By JACLYN ABERGA
People around me have always told me that I need to achieve certain accomplishments in life by a certain age to be considered successful. By 17, I should now what I want to be when I grow up because that will dictate the course I want to take in college. By the time I graduate at 21, I should secure a job that pays well. By the time I’m in my late 20s, I should have met the one I want to spend the rest of my life with and get married and have kids before I turn 30. I need to reach a certain status or management level by 35. I need to have my own house by 40. I need to have these predetermined sets of things by a certain age as dictated by society.
But wait. Why do other people get to decide how I’m supposed to live my life?
Yes, some women want to live their lives according to the schedule above and that’s great for them if that’s what they want. But for the majority of women around the world, that’s not what we want. We want to decide what to do with our life according to how we want to live it.
When I was 20, I made a plan of what I want my life to be by the time I was 30. And it included the same things. Get a job by 21. Move up the ranks by 25. Meet the love of my life by 25. Married by 30. Oh, if only life were this predictable all the time.
But life also throws us a curveball, especially when we get too comfortable. I was already 23 and had yet to land a fulltime job, let alone move up the ranks by 25. Instead, I opened my first business at 23 with my sister, which led to opening up more businesses after that, cementing my status in life as a serial entrepreneur.
I changed my life plan three more times after that. In 2008, I left to take my master’s degree abroad, where I lived alone and learned to push myself past my limits every day, and embraced change and uncertainty. Then again in 2012, after coming back to Manila, when I took on another challenge to fight for an issue close to my heart. And once again in 2018, I am creating a new life again, at 37, using what I’ve learned over the years to create a better life to empower others.
What is my point?
Don’t be afraid to get out of your comfort zone and step into your courage zone. When you realize at a point in your life that you’re not in alignment with what you need to be doing, stop and recalculate. Where should you go?
You will surprise yourself with the things you’ll be able to do, with the things you’ll learn, and with the realizations, you’ll make when you are in your courage zone. I talk to a lot of women every day, online and offline, and so many of them express fear, hesitation, and uncertainty when it comes to breaking away from the norm. Some feel they’re too old, or too late, or believe it’s not for them.

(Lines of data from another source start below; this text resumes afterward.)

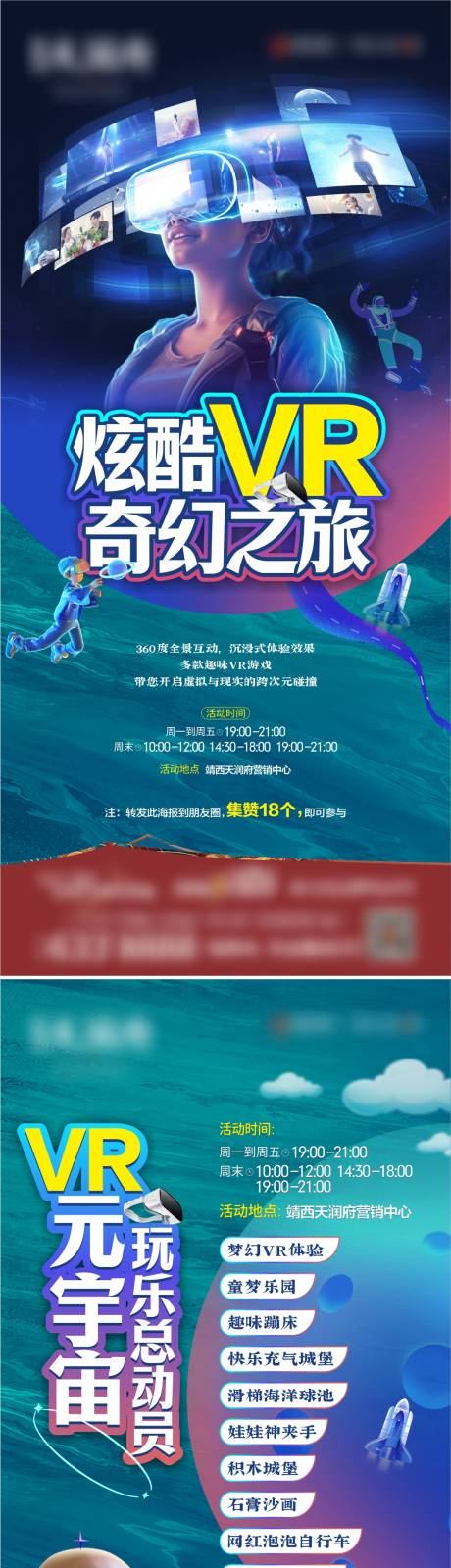 源文件下载【VR体感游戏暖场活动海报】编号：20240108174845732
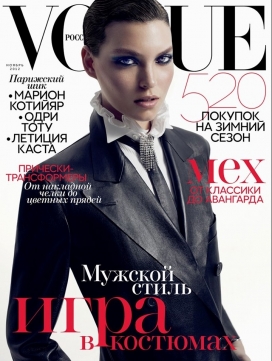 小巧玲珑的Vogue俄罗斯2012年11月封面杂志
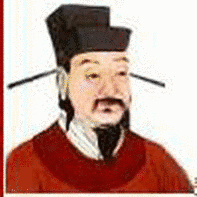 傅奕の画像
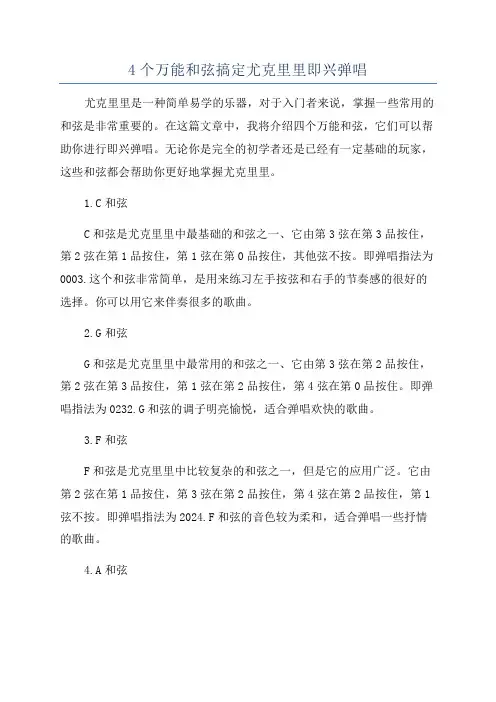 4个万能和弦搞定尤克里里即兴弹唱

Do you know who says that? It’s you. It’s the voices inside your head. Yes, sometimes, people around you say it. But who says you have to listen to them? Is your life their life to control?
Remember, you were not put here on this earth to simply go to the office, do your work, and pay your bills. There’s more to you than just that life. That doesn’t mean to quit your job though. It means finding ways to push you out of your comfort zone and into your courage zone to make a difference. Even if you’re in your current job, how can you push yourself into your courage zone?
This isn’t limited to women with privilege. Even if you live paycheck to paycheck, you can still step out of your comfort zone. Volunteer. Serve. Help others with your time and talent.
Stop letting society dictate to you how you should live your life. It’s your life. You should be the one writing the story that you want. Stop letting others tell you what your life should be. I promise you, your kids, your grandkids, and your nieces and nephews will be so proud of you for choosing to chase your dreams and not the dreams other people have for you.